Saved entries
%%

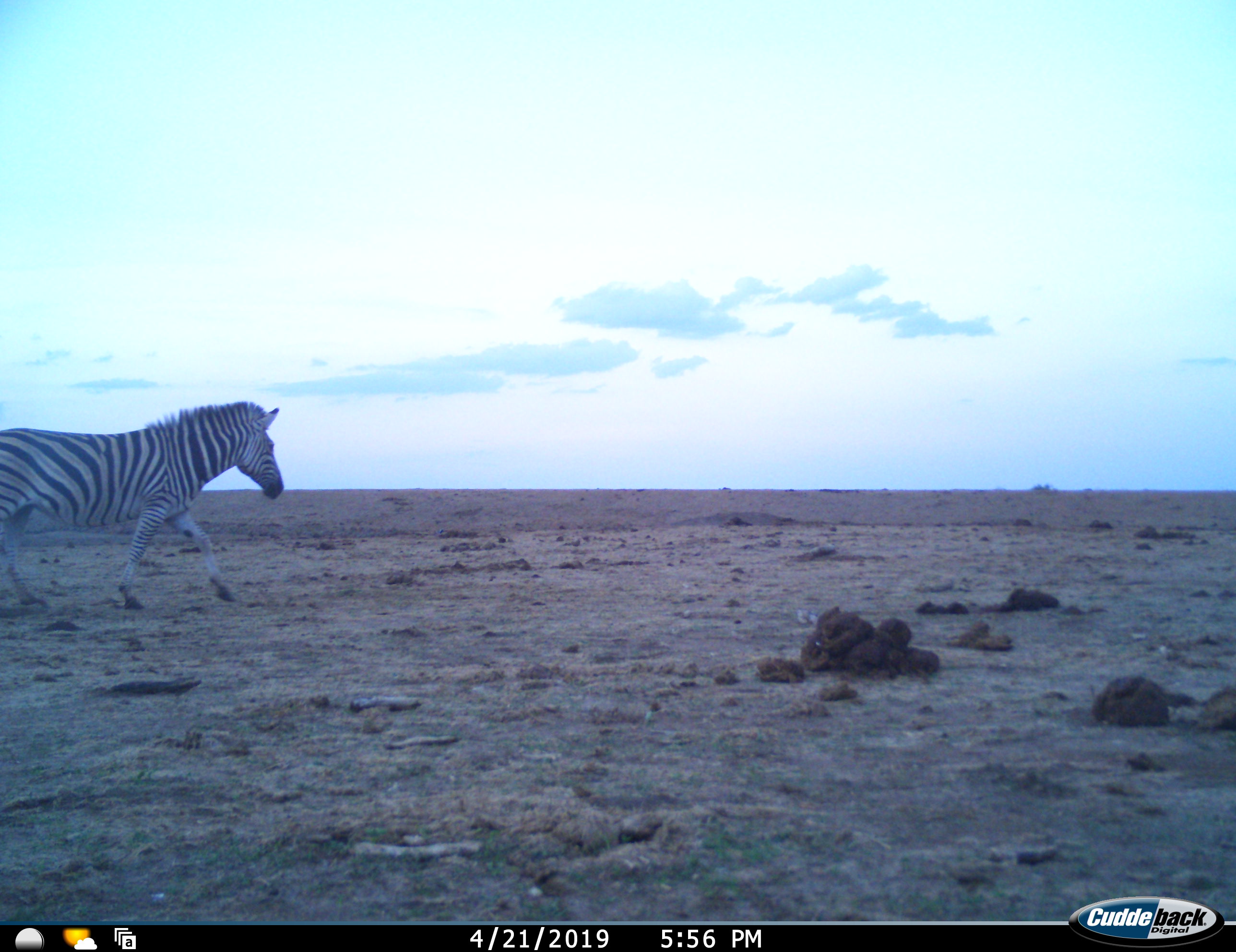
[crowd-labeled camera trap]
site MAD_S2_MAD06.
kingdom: Animalia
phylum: Chordata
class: Mammalia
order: Perissodactyla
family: Equidae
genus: Equus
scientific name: Equus quagga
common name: plains zebra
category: zebraplains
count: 1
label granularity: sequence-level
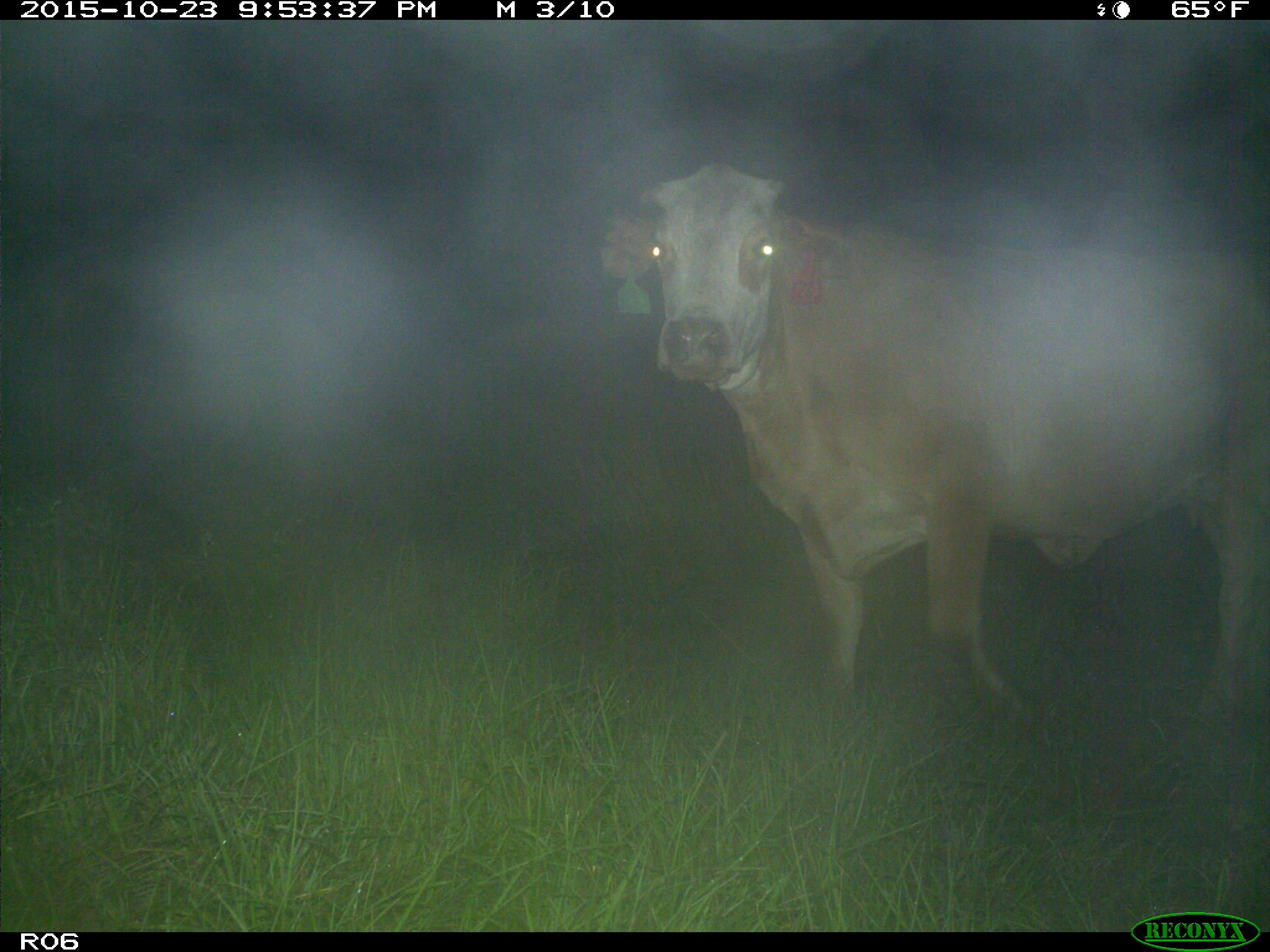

%%

Please print exactly the lines from the line containing "order: Perissodactyla" through the end of the records above, both included, leaving out every picture.

> Exercise result:
order: Perissodactyla
family: Equidae
genus: Equus
scientific name: Equus quagga
common name: plains zebra
category: zebraplains
count: 1
label granularity: sequence-level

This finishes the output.